As far as I know Munger's never heard of CrossFit. The program is infinitely scalable, but Charlie's disdain for manual labor leads me to believe he's unlikely to try it. But I'm sure he'd be interested in seeing the physical example of his lollapalooza effect in it. Here's Munger's favorite example of a psychological lollapalooza effect:
"McDonald-Douglas airliner evacuation disaster. The government requires that airliners pass a bunch of tests, one of them is evacuation: get everybody out, I think it’s 90 seconds or something like that. It’s some short period of time. The government has rules, make it very realistic, so on and so on. You can’t select nothing but 20-year-old athletes to evacuate your airline. So McDonald-Douglas schedules one of these things in a hangar, and they make the hangar dark and the concrete floor is 25 feet down, and they’ve got these little rubber chutes, and they’ve got all these old people, and they ring the bell and they all rush out, and in the morning, when the first test is done, they create, I don’t know, 20 terrible injuries when people go off to hospitals, and of course they scheduled another one for the afternoon.
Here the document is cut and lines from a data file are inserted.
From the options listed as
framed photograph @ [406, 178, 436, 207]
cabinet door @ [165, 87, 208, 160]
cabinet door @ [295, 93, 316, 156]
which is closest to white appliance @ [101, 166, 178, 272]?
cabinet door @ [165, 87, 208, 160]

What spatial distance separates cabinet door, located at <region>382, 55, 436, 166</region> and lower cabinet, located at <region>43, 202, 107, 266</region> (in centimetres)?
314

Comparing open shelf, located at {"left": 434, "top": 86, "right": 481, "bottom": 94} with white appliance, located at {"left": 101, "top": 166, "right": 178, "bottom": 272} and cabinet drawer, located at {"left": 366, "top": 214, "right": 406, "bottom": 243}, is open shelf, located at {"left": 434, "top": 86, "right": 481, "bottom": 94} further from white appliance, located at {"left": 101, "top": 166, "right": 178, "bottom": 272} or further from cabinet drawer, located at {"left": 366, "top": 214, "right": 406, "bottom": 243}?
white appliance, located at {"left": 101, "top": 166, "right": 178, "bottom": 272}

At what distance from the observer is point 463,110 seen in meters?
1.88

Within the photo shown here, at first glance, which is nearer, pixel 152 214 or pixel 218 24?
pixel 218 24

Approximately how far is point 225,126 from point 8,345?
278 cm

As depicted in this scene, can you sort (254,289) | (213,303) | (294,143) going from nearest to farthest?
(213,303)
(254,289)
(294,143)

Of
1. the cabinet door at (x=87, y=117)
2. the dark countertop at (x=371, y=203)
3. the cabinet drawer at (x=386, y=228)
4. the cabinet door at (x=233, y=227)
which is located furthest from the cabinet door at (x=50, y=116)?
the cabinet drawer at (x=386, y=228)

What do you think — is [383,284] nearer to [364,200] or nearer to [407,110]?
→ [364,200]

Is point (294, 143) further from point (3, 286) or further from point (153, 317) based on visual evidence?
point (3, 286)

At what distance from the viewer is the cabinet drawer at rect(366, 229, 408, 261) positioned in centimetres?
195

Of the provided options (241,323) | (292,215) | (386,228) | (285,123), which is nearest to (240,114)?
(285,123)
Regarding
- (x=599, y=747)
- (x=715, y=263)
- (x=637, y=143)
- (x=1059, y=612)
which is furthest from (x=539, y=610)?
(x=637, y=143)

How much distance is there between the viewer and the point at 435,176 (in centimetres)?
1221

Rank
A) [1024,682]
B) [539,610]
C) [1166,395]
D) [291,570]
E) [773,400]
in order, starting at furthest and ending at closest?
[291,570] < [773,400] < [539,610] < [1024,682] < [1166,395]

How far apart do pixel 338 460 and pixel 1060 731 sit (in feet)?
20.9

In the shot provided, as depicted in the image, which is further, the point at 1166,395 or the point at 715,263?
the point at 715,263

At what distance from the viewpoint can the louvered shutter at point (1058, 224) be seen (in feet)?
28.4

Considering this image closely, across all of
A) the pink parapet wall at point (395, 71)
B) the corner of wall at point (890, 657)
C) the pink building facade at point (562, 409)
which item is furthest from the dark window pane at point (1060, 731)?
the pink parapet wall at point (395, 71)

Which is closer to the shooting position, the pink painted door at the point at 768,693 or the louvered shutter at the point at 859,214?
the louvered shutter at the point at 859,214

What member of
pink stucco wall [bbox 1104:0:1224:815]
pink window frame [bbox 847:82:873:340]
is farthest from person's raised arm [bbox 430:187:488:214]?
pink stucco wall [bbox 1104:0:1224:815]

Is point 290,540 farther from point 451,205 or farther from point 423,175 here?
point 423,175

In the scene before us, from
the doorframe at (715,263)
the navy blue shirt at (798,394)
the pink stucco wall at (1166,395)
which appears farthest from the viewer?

"By the way they didn’t meet the time schedule either, in addition to causing all the injuries. Well...so what do they do? They do it again in the afternoon. Now they create 20 more injuries and one case of a severed spinal column with permanent, unfixable paralysis. These are engineers, these are brilliant people, this is thought over through in a big bureaucracy. Again, it’s a combination of [psychological tendencies]: authorities told you to do it. He told you to make it realistic. You’ve decided to do it. You’d decided to do it twice. Incentive-caused bias. If you pass you save a lot of money. You’ve got to jump this hurdle before you can sell your new airliner. Again, three, four, five of these things work together and it turns human brains into mush. And maybe you think this doesn’t happen in picking investments? If so, you’re living in a different world than I am."
My Favorite? Helen. (And not just because that's my mom's name). My favorite thing about CrossFit, other than the fact it works? That the people running it are interested in gathering data. Munger told people to figure out how psychological effects really work in practice. Greg Glassman and others at CrossFit are into collecting data. "Science is about measurement and prediction. Without measurable, observable, repeatable data concerning the fundamental physical units of kinematics (mass, distance, and time or MKS) there is no science of human performance."